■ **Text block**
Thoughts on Mutation testing in Python

Writing code is fun.

Writing tests can be less fun, but is a great way to have code that is more likely to work as desired.

Using a coverage tool will show you what percentage of your program is executed when you run your tests, but getting 100% code coverage does not mean your code is 100% tested.

For instance, testing a function:

def product(a, b):
  return a * b

If your tests are not carefully written, you may end up with tests that pass when they really should not. For instance:

>>> product(2, 2)
4

This execution shows only that it works for that choice of values. But how many sets of values do we need to test in order to be satisfied that a function does what is expected?

I happened across a document about Mutation Testing some time ago. It was actually new to me (and to a couple of people I respect), but it was actually quite interesting. The idea behind it is that you can change bits of the program, re-run your tests, and if your tests still succeed, then your tests are not sufficient.

Mutation Testing, then, is testing your tests.

For instance, mutating the * in the previous function to + results in a passing test, even though the code has changed (and, to us at least, is clearly different). Thus, we need to improve our test(s).

In theory, we should be able to mutate each statement in our program in all the ways it could be mutated, and if any of these mutants are not killed by our tests, then our tests are insufficient.

In practice, this is untenable. Some mutants will be equivalent (for instance, a * b is the same as b * a), but more so, there will be many, many mutants created for all but the simplest program.


Aside: doctest

Python has a fantastic library called doctest. This enables you to write tests as part of the function definition. I’ll use that here, as it makes writing the tests simple.

def product(a, b):
  """Multiply two numbers together.

  >>> product(2, 3)

■ **What you should do**
Decide whether each statement agrees with the mutation testing text above, answering yes or no and quoting the words that settle it. 1. Reaching 100% code coverage means the code is fully tested. 2. Changing the * in the product function to + still lets the test pass. 3. Mutating every statement in every possible way is practical. The lines that come next are separate from the mutation testing text.

■ **Records shown**
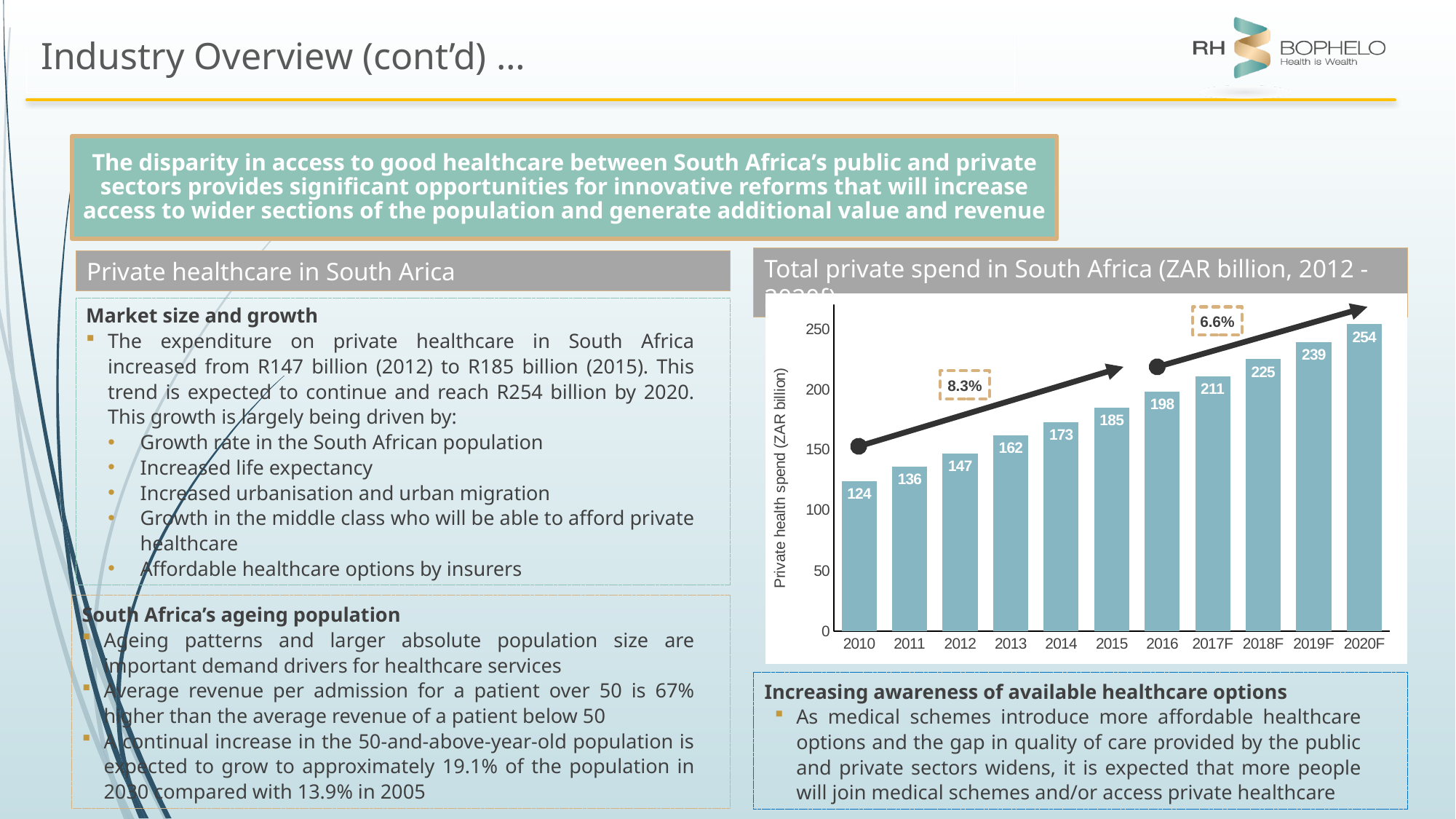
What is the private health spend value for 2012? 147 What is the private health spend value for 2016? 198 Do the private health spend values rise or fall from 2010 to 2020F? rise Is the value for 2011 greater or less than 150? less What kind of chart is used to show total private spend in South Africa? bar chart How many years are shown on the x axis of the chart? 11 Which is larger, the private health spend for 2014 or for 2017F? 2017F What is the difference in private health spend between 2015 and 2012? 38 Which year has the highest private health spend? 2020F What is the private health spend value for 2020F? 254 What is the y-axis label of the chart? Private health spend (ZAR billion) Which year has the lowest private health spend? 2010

* * *

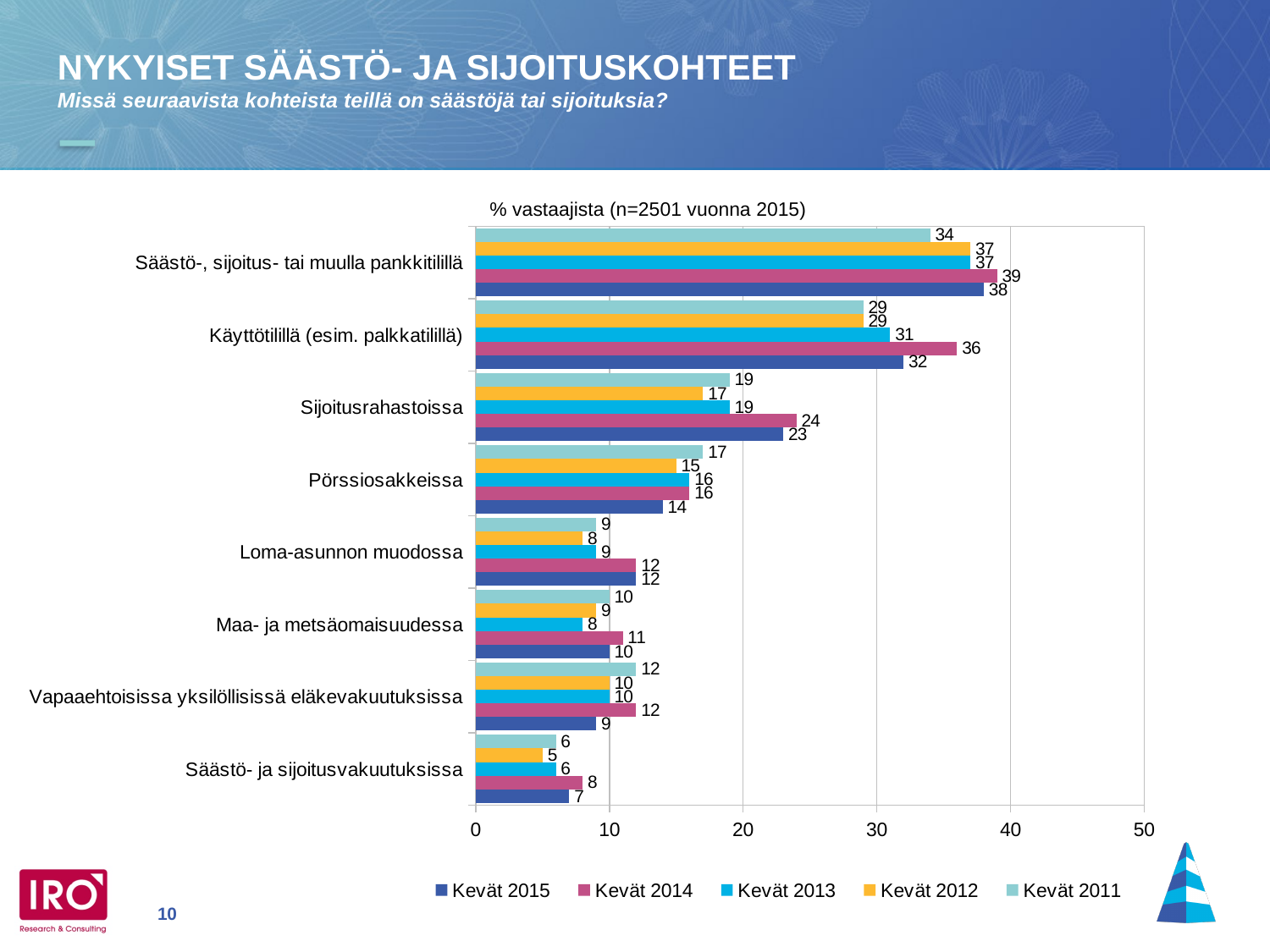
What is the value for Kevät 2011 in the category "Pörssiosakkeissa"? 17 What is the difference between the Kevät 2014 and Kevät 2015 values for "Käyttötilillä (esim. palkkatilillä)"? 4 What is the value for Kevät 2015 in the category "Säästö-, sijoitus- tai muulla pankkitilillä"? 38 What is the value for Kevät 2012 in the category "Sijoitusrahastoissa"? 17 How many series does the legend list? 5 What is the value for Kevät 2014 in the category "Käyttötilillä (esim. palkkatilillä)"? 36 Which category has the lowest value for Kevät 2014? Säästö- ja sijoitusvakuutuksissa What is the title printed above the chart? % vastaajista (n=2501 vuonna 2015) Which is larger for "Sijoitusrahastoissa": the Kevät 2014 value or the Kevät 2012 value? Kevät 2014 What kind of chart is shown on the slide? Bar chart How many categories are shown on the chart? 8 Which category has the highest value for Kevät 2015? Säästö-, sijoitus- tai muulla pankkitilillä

---

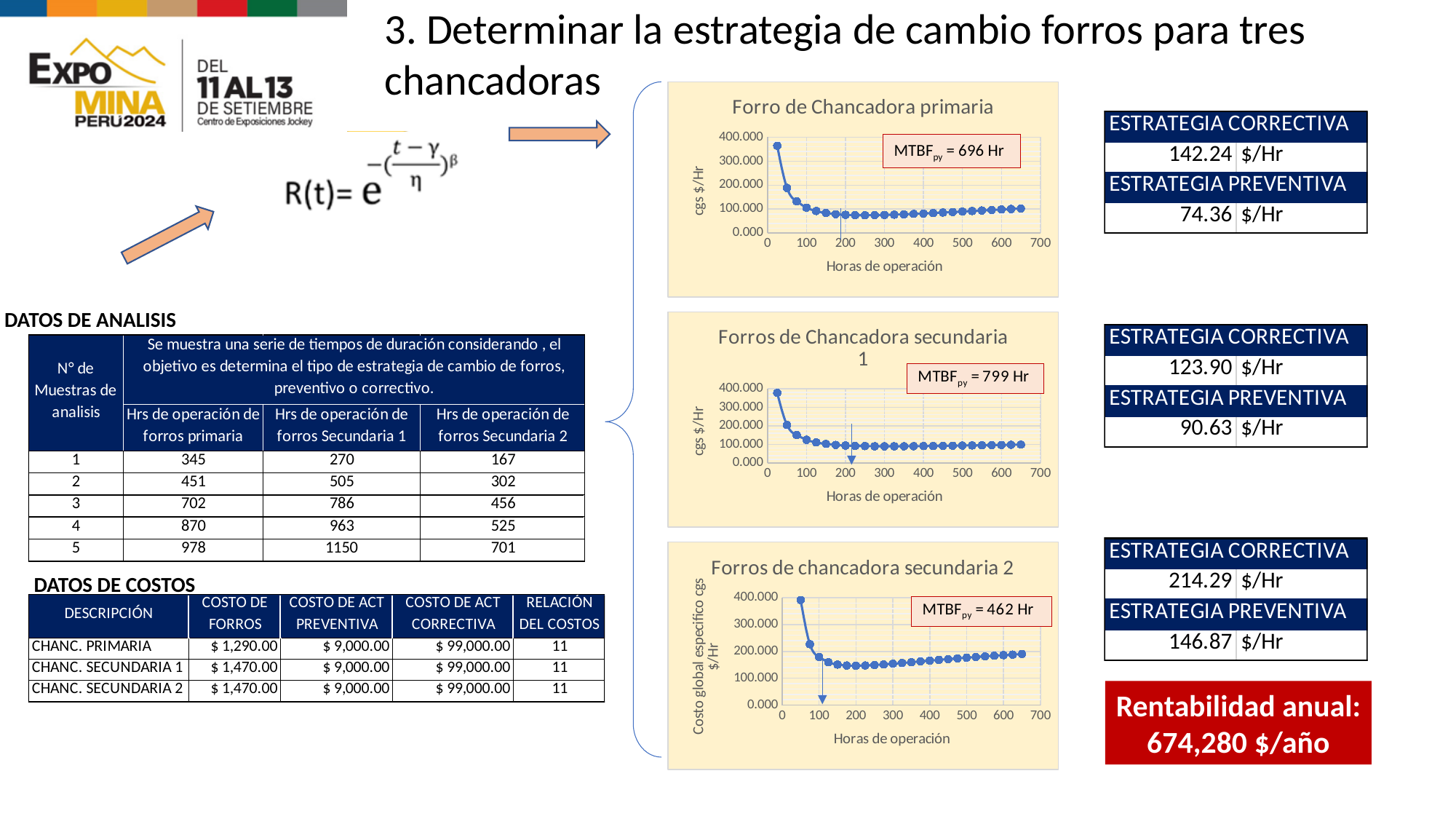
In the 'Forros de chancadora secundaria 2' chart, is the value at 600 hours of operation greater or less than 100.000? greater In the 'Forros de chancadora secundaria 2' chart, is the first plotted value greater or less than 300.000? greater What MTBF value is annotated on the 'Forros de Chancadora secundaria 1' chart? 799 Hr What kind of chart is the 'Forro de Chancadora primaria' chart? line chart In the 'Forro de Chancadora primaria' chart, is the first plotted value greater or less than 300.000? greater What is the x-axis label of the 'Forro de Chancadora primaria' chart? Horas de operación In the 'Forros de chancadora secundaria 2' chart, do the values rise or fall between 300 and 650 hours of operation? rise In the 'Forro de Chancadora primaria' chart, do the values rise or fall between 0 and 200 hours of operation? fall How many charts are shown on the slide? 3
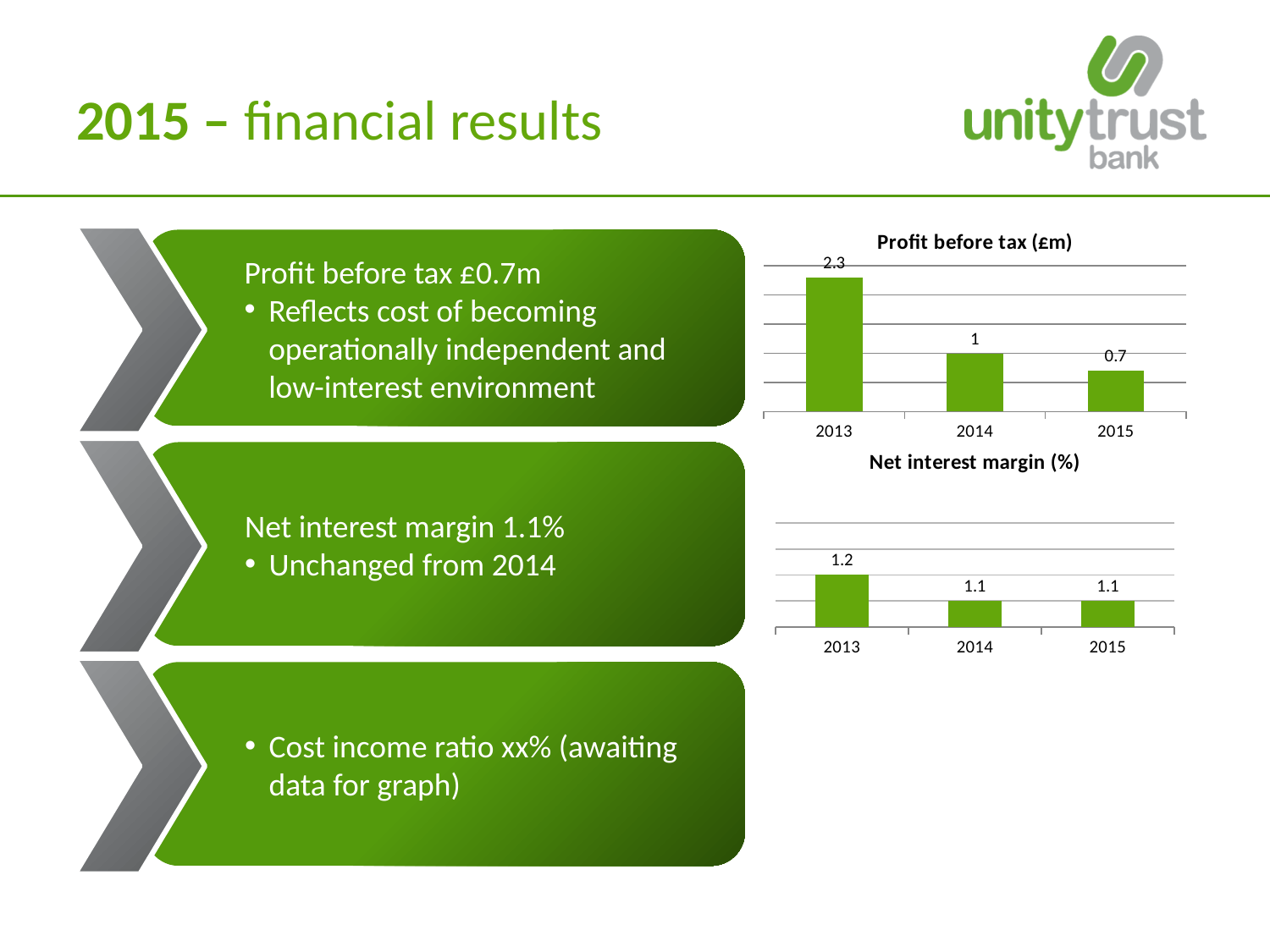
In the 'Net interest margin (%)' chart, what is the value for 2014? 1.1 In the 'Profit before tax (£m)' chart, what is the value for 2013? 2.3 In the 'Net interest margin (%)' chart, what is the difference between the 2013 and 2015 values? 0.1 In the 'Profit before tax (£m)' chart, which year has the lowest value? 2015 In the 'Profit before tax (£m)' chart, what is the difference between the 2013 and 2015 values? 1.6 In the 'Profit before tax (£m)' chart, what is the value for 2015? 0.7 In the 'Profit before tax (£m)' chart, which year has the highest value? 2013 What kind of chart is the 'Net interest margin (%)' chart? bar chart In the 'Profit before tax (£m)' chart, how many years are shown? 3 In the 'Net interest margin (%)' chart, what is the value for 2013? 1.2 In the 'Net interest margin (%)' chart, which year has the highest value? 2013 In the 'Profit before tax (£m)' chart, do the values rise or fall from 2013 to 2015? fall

■ **Reply**
1. No: "getting 100% code coverage does not mean your code is 100% tested."
2. Yes: "mutating the * in the previous function to + results in a passing test"
3. No: "In practice, this is untenable."